Le laxisme, l’impunité et l’indulgence sélective ont trop duré. Et toi, tu t’abandonnes au sommeil du juste, tandis que tout s’effondre. Stop aux deux poids, deux mesures. Point final. Dame Thémis, j’ai envie de te balancer ce vers d’Elie Kamano, toi qui détournes le regard tandis que ta propre progéniture disparaît : « Si vous appliquez une loi à Sory et Soriba/ Il faut appliquer la même à Mory et Moriba ».
Ta promptitude sélective nous révulse, Dame Thémis. ». Tu es devenue une boussole détraquée : un guide qui ne guide plus, un repère qui égare.
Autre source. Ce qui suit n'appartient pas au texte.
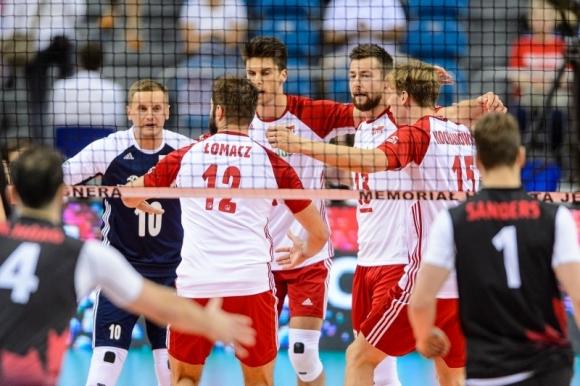 """Полша с категорична победа над Канада на """"Хуберт Вагнер"""" (видео + снимки)"""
Dame Thémis, comment peux‑tu oublier le principe d’indivisibilité de la République, gravé en lettres d’or par nos anciennes constitutions et réaffirmé avec force par celle de 2025 ?
Tu t’enveloppes d’oubli et l’aveuglement : c’est écœurant. Dame Thémis, que ces faits te soient enfin rappelés : Depuis quelques jours, le pèlerin de la division prêche le morcellement, la fracture de ta maison. Il tient le briquet et l’essence. Agis avant que ta demeure ne s’embrase. Il clame son discours au grand jour : un appel assumé à l’ostracisme. Moussa Mara, alias Elsi‑Si, proclame son message sans filtre : il appelle ouvertement à l’exclusion d’une communauté de la République de Guinée. Dans un excès d’outrecuidance, il va jusqu’à suggérer que l’État refuse des actes de naissance aux enfants de cette communauté. Dame Thémis, nul besoin de t’exposer une dissertation juridique pour mesurer la gravité et la dangerosité d’un tel discours. C’est un discours de haine qui sape les efforts et les sacrifices consentis pour bâtir une République solide. Il ébranle jusqu’au fondement même de notre République.
Dame Thémis, aucune hésitation, aucun délai : corrige‑le sans délai. Quarante‑huit heures ont passé, et te voilà silencieuse, volontairement aveugle. Ton silence vaut approbation. Qui ne dit mot consent, Dame Thémis. Tu détournes le regard. Serait‑ce parce qu’il compte parmi les soutiens du régime ? Si ces propos étaient sortis de la bouche d’un opposant, il croupirait déjà dans les geôles. C’est une lapalissade. Tu nourris la division en laissant libre cours au chantre de l’ethnicisme. Un semeur de division, quel que soit son camp, doit être foudroyé, Dame Thémis.
La République dépasse de loin les intérêts d’un camp politique. Le soutien au pouvoir n’accorde pas un permis d’impunité pour vociférer. Pour freiner tout cela, affirme ton indépendance : reprends le bâton, frappe du poing sur la table et mets fin au désordre qui gangrène la République.